Thursday, April 15, 2010

Some Pre-Flight Notes

  
Three weeks before my departure, my brain is whirring and cluttered, a jumble of thoughts on things that need to be done or obtained or otherwise checked off of lists before I go. I have been putting together the pieces of the actual trip for some months now, booking accommodations, reading up on local customs and culture, getting poked in the arm so as not to contract polio or Japanese encephalitis, and purchasing fancy camera batteries and outlet adapters. But in these last few weeks, there are more personal things I am trying to do, loose ends to tie up, friends and family to see one more time before saying goodbye for the rest of the year. In the next 20 days, I'll move out of my apartment, figure out exactly what I am taking with me, make at least one trip to REI, work ten more days at the credit union, get two more shots and make sure my travel prescriptions are filled, finish the painting that's been sitting on my easel mostly done for several months so I can finally sell it to the person who commissioned it, spend a little time with my mom, and throw myself a going-away party. The brain is busy.
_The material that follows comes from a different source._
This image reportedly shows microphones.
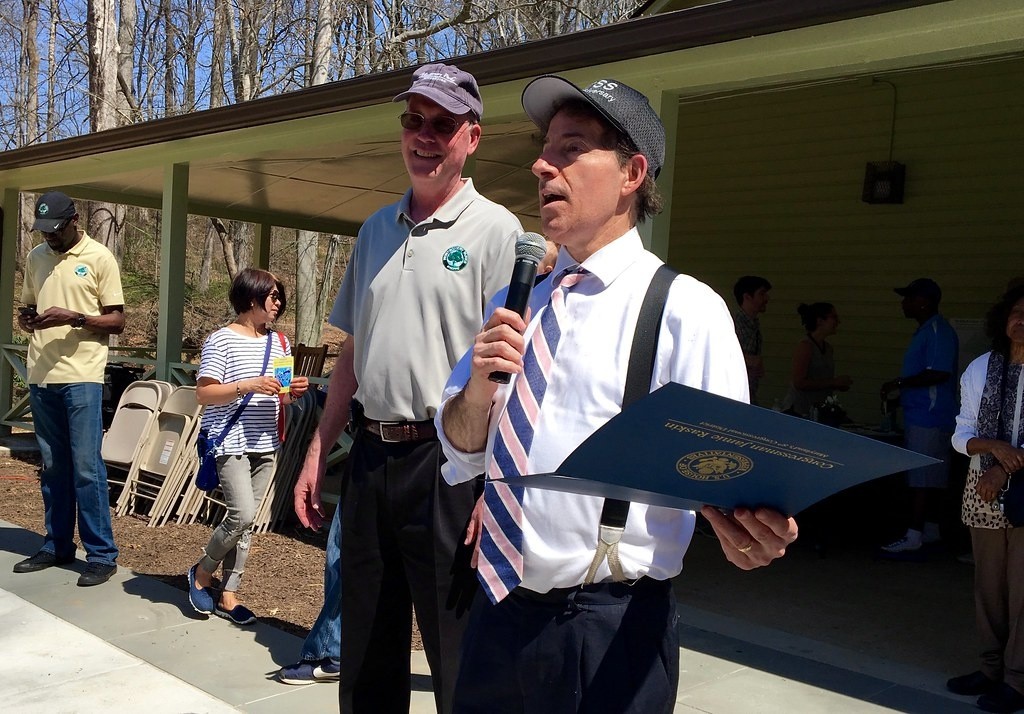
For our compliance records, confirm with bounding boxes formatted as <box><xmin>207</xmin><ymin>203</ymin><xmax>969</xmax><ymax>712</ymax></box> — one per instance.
<box><xmin>488</xmin><ymin>232</ymin><xmax>547</xmax><ymax>384</ymax></box>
As excited as I am to traipse around feeding Irish piglets and helping third-world orphans with their idioms, I do have mixed feelings about actually leaving. It's not that I'm nervous about this trip; people keep asking if I am, and perhaps I should be, but I'm not. Maybe that will happen mid-July, when the time comes to fly from Ireland--a western nation I've visited before, where everyone speaks English (more or less) and it's perfectly safe for me to eat raw produce--to rural Nepal, an utterly foreign place where I will have to relinquish nearly all control over my situation, from food and lodging to communication and toilet facilities. This will be a challenge for me; I am a born planner. A list-maker, a logical thinker-ahead, always more comfortable knowing what to expect. Even if it means expecting something unpleasant, at least I can see it coming. I understand I cannot count on this level of control in Nepal.

And I guess there's some trepidation about being on my own for such a long period. As much fun as I had on my last solo trip two years ago, by the time it was over, I was ready to go home. I felt like I'd been away for ages--and that was only four weeks!

I am also a little sorry to be going away at this particular time. There are relationships--both personal and professional--that I find myself reluctant to walk away from. Of course I will miss my family and longtime friends, but there are also a few people I have only recently had the privilege of getting to know who may have moved on, one way or another, by the time I return. Six months ago, this was not the case, and I would only have been too happy to jet away from the impending Seattle winter (mild as it turned out to be, all said,) but now, with spring's sweetness in the air and the promise of long summer days just around the corner, I am saddened a little that I have chosen to spend all that time away from everyone I know, in Galway's drizzle and Pokhara's monsoon, only to return home just as another winter throws its dark, blustery cloak over the city.

So I'm a little sad and probably a little anxious and I don't know how I'm going to go more than a month without seeing my brother, but at the end of the day, it is excitement I feel most. Ever since returning from my last adventure, I have had daily daydreams about all the interesting places I would like to go, all the great characters I could meet and the grand adventures I could have. A few months of those daydreams and I couldn't bear it much longer. I just had to pick one I could make a reality, make a couple of contacts and book some flights. So here I am, preparing for my biggest plunge yet.  And I guess when I take a step back from the shots and the fear of homesickness and the unquenchable desire to know exactly what to expect from the second portion of the trip, it's just a big swell of joyful anticipation.